> _AIM OF THE TASK_
Rewrite the records below, changing each instance of "camera" to "observer" and leaving everything else untouched.

> _INPUT MATERIAL_
◇ ◇ ◇ ◇ ◇

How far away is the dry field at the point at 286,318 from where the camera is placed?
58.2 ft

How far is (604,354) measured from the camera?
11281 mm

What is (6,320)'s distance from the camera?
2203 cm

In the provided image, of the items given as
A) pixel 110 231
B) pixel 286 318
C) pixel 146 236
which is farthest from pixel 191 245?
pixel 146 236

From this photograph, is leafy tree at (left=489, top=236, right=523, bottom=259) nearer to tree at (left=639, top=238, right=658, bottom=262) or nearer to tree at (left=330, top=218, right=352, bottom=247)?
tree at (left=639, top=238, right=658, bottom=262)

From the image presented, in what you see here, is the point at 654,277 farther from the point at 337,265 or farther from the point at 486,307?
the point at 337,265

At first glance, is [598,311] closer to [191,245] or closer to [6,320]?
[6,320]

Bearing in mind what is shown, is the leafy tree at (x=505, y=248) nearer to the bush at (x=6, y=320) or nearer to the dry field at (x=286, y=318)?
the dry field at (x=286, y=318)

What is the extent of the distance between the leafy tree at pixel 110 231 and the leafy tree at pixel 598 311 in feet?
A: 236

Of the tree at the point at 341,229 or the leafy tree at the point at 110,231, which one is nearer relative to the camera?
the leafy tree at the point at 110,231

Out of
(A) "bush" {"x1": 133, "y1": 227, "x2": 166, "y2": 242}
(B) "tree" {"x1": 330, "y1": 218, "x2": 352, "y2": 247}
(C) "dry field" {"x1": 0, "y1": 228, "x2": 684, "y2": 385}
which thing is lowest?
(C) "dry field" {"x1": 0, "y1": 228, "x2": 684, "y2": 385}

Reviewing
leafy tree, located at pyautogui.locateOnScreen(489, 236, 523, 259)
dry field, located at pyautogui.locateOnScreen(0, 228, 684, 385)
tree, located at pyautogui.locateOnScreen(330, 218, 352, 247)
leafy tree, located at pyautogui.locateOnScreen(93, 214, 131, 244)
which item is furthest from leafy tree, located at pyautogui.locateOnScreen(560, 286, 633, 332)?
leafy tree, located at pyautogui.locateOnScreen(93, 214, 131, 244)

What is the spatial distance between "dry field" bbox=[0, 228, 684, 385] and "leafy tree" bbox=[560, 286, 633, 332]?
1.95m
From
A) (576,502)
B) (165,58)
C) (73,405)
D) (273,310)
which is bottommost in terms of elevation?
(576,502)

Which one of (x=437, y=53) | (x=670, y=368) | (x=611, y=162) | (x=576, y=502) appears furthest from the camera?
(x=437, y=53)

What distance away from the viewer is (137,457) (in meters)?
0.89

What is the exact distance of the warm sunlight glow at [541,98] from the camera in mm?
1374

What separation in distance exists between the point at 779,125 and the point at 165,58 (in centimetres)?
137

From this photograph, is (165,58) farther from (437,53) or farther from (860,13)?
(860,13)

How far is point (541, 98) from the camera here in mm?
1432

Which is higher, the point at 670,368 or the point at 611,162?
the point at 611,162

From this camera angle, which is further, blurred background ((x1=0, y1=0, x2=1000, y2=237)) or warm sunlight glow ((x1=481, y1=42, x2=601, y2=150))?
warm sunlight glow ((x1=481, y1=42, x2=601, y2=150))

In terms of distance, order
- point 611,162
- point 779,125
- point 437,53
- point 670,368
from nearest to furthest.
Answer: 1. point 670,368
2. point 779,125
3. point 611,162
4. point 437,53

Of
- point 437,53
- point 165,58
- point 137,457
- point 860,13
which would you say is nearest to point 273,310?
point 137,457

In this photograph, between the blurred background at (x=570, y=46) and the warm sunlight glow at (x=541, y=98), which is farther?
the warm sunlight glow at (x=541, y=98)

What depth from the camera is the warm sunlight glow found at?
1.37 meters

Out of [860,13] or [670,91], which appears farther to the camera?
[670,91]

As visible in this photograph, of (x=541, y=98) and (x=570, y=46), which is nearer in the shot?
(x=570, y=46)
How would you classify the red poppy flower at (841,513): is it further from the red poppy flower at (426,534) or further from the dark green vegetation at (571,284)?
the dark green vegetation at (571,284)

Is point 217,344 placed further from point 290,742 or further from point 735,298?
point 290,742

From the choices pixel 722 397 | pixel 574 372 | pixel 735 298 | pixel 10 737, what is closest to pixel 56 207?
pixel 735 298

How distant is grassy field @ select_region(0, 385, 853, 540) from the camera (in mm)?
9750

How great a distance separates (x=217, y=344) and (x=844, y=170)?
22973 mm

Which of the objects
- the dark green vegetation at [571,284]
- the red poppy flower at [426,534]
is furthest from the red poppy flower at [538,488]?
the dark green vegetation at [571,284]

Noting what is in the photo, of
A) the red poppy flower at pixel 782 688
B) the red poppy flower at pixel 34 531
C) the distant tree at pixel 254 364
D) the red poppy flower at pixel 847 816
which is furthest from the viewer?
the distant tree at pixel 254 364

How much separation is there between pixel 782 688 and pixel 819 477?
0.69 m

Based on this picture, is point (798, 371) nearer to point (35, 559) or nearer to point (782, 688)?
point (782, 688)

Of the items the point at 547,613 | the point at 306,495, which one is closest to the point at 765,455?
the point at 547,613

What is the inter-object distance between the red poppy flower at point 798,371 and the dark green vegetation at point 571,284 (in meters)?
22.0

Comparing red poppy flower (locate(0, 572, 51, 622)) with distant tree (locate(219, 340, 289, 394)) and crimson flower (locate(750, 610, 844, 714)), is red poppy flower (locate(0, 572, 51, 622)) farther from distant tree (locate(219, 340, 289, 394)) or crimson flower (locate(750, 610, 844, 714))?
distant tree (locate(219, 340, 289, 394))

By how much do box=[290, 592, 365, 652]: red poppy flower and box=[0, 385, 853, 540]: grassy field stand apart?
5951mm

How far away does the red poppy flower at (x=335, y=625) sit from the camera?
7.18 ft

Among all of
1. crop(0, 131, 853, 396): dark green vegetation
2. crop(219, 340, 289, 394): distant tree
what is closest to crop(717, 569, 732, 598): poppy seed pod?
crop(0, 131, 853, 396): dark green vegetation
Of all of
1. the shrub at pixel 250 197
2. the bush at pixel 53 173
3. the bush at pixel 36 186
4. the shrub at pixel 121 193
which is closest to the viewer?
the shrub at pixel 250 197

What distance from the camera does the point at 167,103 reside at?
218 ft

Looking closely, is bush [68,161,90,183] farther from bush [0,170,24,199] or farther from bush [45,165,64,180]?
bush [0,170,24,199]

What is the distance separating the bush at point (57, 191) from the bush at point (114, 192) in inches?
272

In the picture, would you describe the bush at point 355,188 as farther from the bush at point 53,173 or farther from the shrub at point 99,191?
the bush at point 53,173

◇ ◇ ◇ ◇ ◇

> _PROBLEM SOLUTION_
How far away is the dry field at the point at 286,318 from where the observer is placed?
58.2 ft

How far is (604,354) measured from the observer?
11281 mm

What is (6,320)'s distance from the observer?
2203 cm

In the provided image, of the items given as
A) pixel 110 231
B) pixel 286 318
C) pixel 146 236
which is farthest from pixel 191 245?
pixel 146 236

From this photograph, is leafy tree at (left=489, top=236, right=523, bottom=259) nearer to tree at (left=639, top=238, right=658, bottom=262) or nearer to tree at (left=330, top=218, right=352, bottom=247)?
tree at (left=639, top=238, right=658, bottom=262)

From the image presented, in what you see here, is the point at 654,277 farther from the point at 337,265 or farther from the point at 486,307?
the point at 337,265

At first glance, is [598,311] closer to [191,245] or closer to [6,320]?
[6,320]

Bearing in mind what is shown, is the leafy tree at (x=505, y=248) nearer to the bush at (x=6, y=320) or nearer to the dry field at (x=286, y=318)?
the dry field at (x=286, y=318)

What is the extent of the distance between the leafy tree at pixel 110 231 and the leafy tree at pixel 598 311 in feet?
A: 236

Of the tree at the point at 341,229 or the leafy tree at the point at 110,231, which one is nearer relative to the observer?
the leafy tree at the point at 110,231

Out of
(A) "bush" {"x1": 133, "y1": 227, "x2": 166, "y2": 242}
(B) "tree" {"x1": 330, "y1": 218, "x2": 352, "y2": 247}
(C) "dry field" {"x1": 0, "y1": 228, "x2": 684, "y2": 385}
which thing is lowest?
(C) "dry field" {"x1": 0, "y1": 228, "x2": 684, "y2": 385}

Reviewing
leafy tree, located at pyautogui.locateOnScreen(489, 236, 523, 259)
dry field, located at pyautogui.locateOnScreen(0, 228, 684, 385)
tree, located at pyautogui.locateOnScreen(330, 218, 352, 247)
leafy tree, located at pyautogui.locateOnScreen(93, 214, 131, 244)
which item is furthest from leafy tree, located at pyautogui.locateOnScreen(560, 286, 633, 332)?
leafy tree, located at pyautogui.locateOnScreen(93, 214, 131, 244)

What is the spatial distance between "dry field" bbox=[0, 228, 684, 385] and "leafy tree" bbox=[560, 286, 633, 332]?
1.95m
From
A) (576,502)
B) (165,58)
C) (73,405)
D) (273,310)
which is bottommost in terms of elevation?
(576,502)

Which one of (x=437, y=53) | (x=670, y=368) | (x=611, y=162) | (x=576, y=502) appears furthest from the observer?
(x=437, y=53)

What distance away from the viewer is (137,457) (in meters)?
0.89

What is the exact distance of the warm sunlight glow at [541,98] from the observer in mm?
1374

What separation in distance exists between the point at 779,125 and the point at 165,58 (in centimetres)?
137

From this photograph, is (165,58) farther from (437,53) or farther from (860,13)?
(860,13)

How far is point (541, 98) from the observer here in mm?
1432

Which is higher, the point at 670,368 or the point at 611,162?
the point at 611,162

From this observer angle, which is further, blurred background ((x1=0, y1=0, x2=1000, y2=237)) or warm sunlight glow ((x1=481, y1=42, x2=601, y2=150))?
warm sunlight glow ((x1=481, y1=42, x2=601, y2=150))

In terms of distance, order
- point 611,162
- point 779,125
- point 437,53
- point 670,368
from nearest to furthest.
Answer: 1. point 670,368
2. point 779,125
3. point 611,162
4. point 437,53

Of
- point 437,53
- point 165,58
- point 137,457
- point 860,13
which would you say is nearest to point 273,310?
point 137,457

In this photograph, between the blurred background at (x=570, y=46) and the warm sunlight glow at (x=541, y=98), which is farther?
the warm sunlight glow at (x=541, y=98)

What depth from the observer is the warm sunlight glow found at?
1.37 meters

Out of [860,13] or [670,91], which appears farther to the observer?
[670,91]

As visible in this photograph, of (x=541, y=98) and (x=570, y=46), which is nearer in the shot?
(x=570, y=46)
How would you classify the red poppy flower at (841,513): is it further from the red poppy flower at (426,534) or further from the dark green vegetation at (571,284)?
the dark green vegetation at (571,284)

Is point 217,344 placed further from point 290,742 or further from point 735,298?
point 290,742

From the choices pixel 722 397 | pixel 574 372 | pixel 735 298 | pixel 10 737, what is closest to pixel 56 207?
pixel 735 298

How distant is grassy field @ select_region(0, 385, 853, 540) from the observer (in mm)?
9750

How great a distance separates (x=217, y=344) and (x=844, y=170)?
22973 mm

Which of the objects
- the dark green vegetation at [571,284]
- the red poppy flower at [426,534]
is furthest from the red poppy flower at [538,488]?
the dark green vegetation at [571,284]

Noting what is in the photo, of
A) the red poppy flower at pixel 782 688
B) the red poppy flower at pixel 34 531
C) the distant tree at pixel 254 364
D) the red poppy flower at pixel 847 816
which is furthest from the viewer?
the distant tree at pixel 254 364

How much separation is there between pixel 782 688 and pixel 819 477?
0.69 m

Based on this picture, is point (798, 371) nearer to point (35, 559) or nearer to point (782, 688)?
point (782, 688)

Of the items the point at 547,613 | the point at 306,495, which one is closest to the point at 765,455?
the point at 547,613

What is the inter-object distance between the red poppy flower at point 798,371 and the dark green vegetation at point 571,284 (in meters)?
22.0

Comparing red poppy flower (locate(0, 572, 51, 622)) with distant tree (locate(219, 340, 289, 394)) and crimson flower (locate(750, 610, 844, 714)), is red poppy flower (locate(0, 572, 51, 622)) farther from distant tree (locate(219, 340, 289, 394)) or crimson flower (locate(750, 610, 844, 714))?
distant tree (locate(219, 340, 289, 394))

By how much do box=[290, 592, 365, 652]: red poppy flower and box=[0, 385, 853, 540]: grassy field stand apart?
5951mm

How far away does the red poppy flower at (x=335, y=625) sit from the observer?
7.18 ft

Among all of
1. crop(0, 131, 853, 396): dark green vegetation
2. crop(219, 340, 289, 394): distant tree
what is closest to crop(717, 569, 732, 598): poppy seed pod?
crop(0, 131, 853, 396): dark green vegetation
Of all of
1. the shrub at pixel 250 197
2. the bush at pixel 53 173
3. the bush at pixel 36 186
4. the shrub at pixel 121 193
which is closest to the viewer?
the shrub at pixel 250 197

What distance from the observer does the point at 167,103 reside at?
218 ft

Looking closely, is bush [68,161,90,183] farther from bush [0,170,24,199] or farther from bush [45,165,64,180]?
bush [0,170,24,199]

What is the distance separating the bush at point (57, 191) from the bush at point (114, 192) in inches?
272

In the picture, would you describe the bush at point 355,188 as farther from the bush at point 53,173 or farther from the shrub at point 99,191?
the bush at point 53,173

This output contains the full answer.